#### [Your task]
Please pull out every line of the material below that contains the word "building" and copy each one as it appears.

─── Materials provided

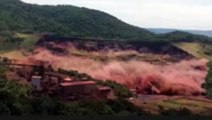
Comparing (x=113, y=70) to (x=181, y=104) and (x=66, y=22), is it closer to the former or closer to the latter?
(x=181, y=104)

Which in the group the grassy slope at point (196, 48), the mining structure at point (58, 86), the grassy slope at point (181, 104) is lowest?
the grassy slope at point (181, 104)

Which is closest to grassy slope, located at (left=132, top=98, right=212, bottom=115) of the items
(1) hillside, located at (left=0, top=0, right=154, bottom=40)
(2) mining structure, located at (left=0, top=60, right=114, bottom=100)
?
(2) mining structure, located at (left=0, top=60, right=114, bottom=100)

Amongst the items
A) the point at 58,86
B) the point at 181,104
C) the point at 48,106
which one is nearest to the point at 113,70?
the point at 58,86

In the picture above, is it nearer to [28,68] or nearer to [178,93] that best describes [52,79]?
[28,68]

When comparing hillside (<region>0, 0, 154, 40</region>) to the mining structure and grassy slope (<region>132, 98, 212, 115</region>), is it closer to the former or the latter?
the mining structure

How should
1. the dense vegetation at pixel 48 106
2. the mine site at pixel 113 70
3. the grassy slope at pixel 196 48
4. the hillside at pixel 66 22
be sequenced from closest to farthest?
the dense vegetation at pixel 48 106 → the mine site at pixel 113 70 → the grassy slope at pixel 196 48 → the hillside at pixel 66 22

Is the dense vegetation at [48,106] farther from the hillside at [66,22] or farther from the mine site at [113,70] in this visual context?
the hillside at [66,22]

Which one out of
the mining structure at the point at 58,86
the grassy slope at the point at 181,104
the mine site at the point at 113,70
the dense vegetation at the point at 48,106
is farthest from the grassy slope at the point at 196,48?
the dense vegetation at the point at 48,106

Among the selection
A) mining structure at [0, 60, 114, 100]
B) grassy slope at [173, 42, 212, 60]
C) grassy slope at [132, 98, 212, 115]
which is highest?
grassy slope at [173, 42, 212, 60]
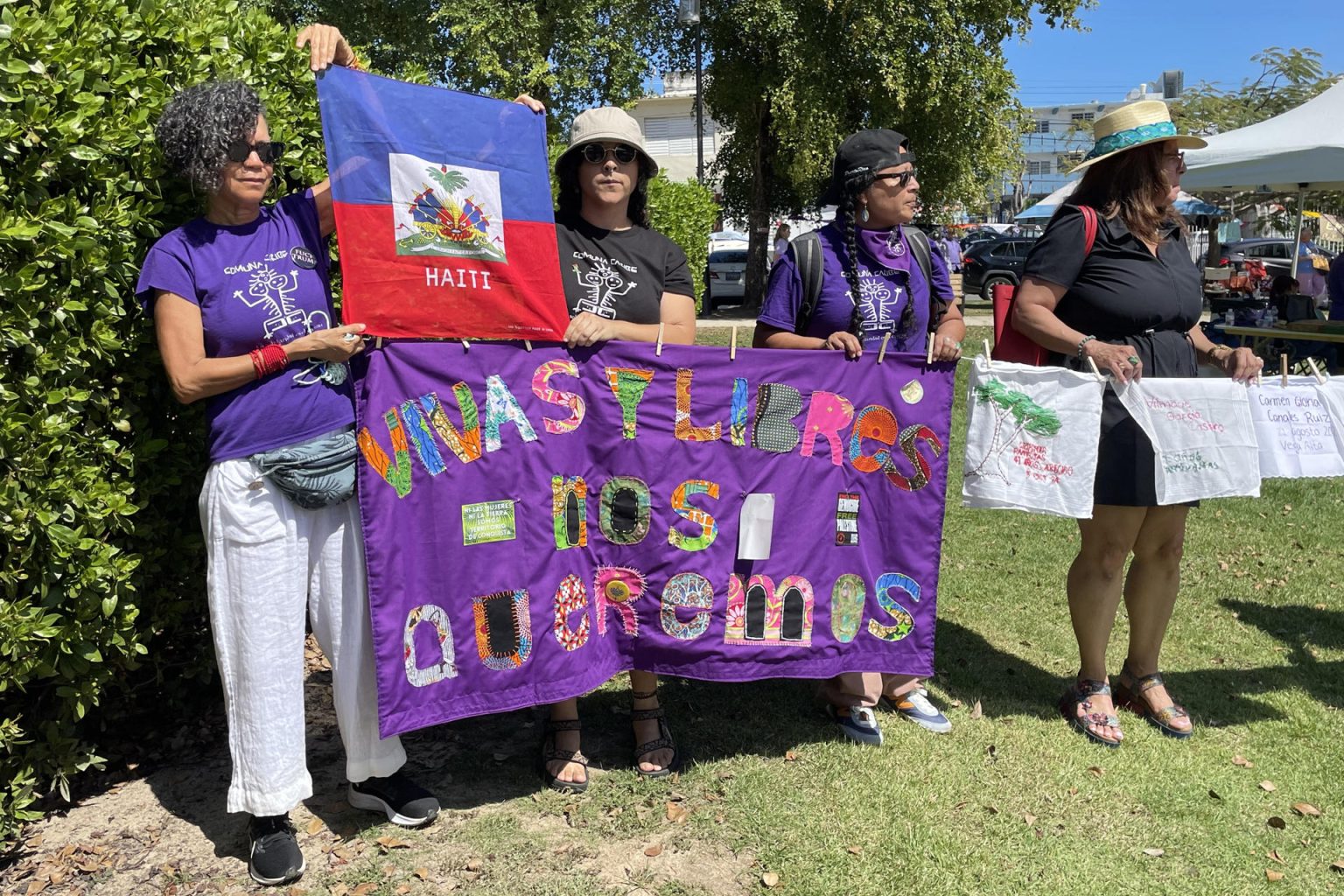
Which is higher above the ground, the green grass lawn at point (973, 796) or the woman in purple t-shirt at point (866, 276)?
the woman in purple t-shirt at point (866, 276)

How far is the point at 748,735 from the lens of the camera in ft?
13.4

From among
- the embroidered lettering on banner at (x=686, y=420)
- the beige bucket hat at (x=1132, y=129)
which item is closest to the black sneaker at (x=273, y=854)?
the embroidered lettering on banner at (x=686, y=420)

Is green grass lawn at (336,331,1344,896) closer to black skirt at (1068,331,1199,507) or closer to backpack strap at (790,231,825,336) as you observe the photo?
black skirt at (1068,331,1199,507)

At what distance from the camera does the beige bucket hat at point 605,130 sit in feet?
11.3

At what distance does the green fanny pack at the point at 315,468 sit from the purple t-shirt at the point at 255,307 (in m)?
0.03

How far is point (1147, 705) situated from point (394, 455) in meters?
3.17

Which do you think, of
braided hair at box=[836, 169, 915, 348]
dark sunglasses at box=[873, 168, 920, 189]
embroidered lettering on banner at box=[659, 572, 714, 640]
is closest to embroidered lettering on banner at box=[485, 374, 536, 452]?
embroidered lettering on banner at box=[659, 572, 714, 640]

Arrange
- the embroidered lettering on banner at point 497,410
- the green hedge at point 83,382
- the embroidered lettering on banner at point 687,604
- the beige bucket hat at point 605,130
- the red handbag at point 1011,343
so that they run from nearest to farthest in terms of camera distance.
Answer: the green hedge at point 83,382
the embroidered lettering on banner at point 497,410
the beige bucket hat at point 605,130
the embroidered lettering on banner at point 687,604
the red handbag at point 1011,343

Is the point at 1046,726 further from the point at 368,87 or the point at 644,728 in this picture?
the point at 368,87

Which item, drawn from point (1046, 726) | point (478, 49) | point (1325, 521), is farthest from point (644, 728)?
point (478, 49)

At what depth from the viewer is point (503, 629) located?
3406 mm

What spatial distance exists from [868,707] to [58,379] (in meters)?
2.99

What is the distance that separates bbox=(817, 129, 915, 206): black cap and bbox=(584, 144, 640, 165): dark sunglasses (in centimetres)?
75

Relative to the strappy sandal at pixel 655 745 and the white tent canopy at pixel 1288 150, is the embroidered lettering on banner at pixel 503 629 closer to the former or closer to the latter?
the strappy sandal at pixel 655 745
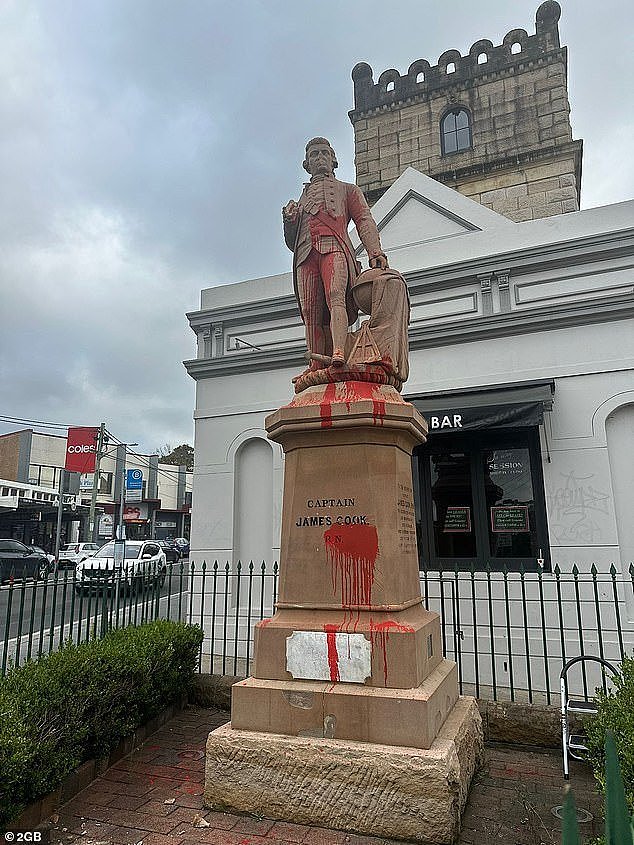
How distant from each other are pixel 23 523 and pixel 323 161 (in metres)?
48.3

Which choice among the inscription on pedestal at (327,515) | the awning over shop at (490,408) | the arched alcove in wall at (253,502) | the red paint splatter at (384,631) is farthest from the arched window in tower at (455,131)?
the red paint splatter at (384,631)

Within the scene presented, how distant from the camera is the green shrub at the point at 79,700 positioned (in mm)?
3535

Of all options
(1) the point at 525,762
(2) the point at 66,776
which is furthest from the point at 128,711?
(1) the point at 525,762

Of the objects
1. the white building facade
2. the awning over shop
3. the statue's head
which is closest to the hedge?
the white building facade

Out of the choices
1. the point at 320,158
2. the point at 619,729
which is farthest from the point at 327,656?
the point at 320,158

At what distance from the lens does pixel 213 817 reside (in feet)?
12.5

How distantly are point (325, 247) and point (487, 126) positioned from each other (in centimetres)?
1525

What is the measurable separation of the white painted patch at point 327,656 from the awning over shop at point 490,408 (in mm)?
4691

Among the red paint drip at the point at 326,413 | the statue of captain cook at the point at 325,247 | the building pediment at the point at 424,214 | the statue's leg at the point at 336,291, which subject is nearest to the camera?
the red paint drip at the point at 326,413

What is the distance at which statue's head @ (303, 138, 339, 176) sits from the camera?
5484 mm

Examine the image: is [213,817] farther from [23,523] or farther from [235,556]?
[23,523]

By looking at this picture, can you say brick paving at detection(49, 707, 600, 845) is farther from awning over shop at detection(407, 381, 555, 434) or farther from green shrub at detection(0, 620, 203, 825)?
awning over shop at detection(407, 381, 555, 434)

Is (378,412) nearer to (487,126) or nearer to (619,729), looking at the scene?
(619,729)

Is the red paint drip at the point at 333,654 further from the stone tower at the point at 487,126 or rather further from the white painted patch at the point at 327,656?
the stone tower at the point at 487,126
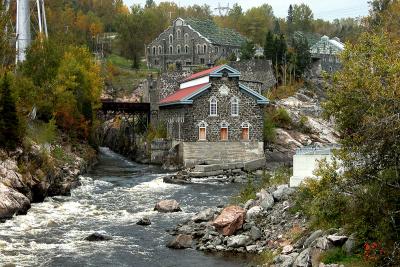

──────

#### [The output]
1. the white building facade
the white building facade
Among the red paint drip at the point at 326,413 | the statue of captain cook at the point at 325,247 | the building pediment at the point at 424,214 | the statue's leg at the point at 336,291, which subject is nearest to the camera?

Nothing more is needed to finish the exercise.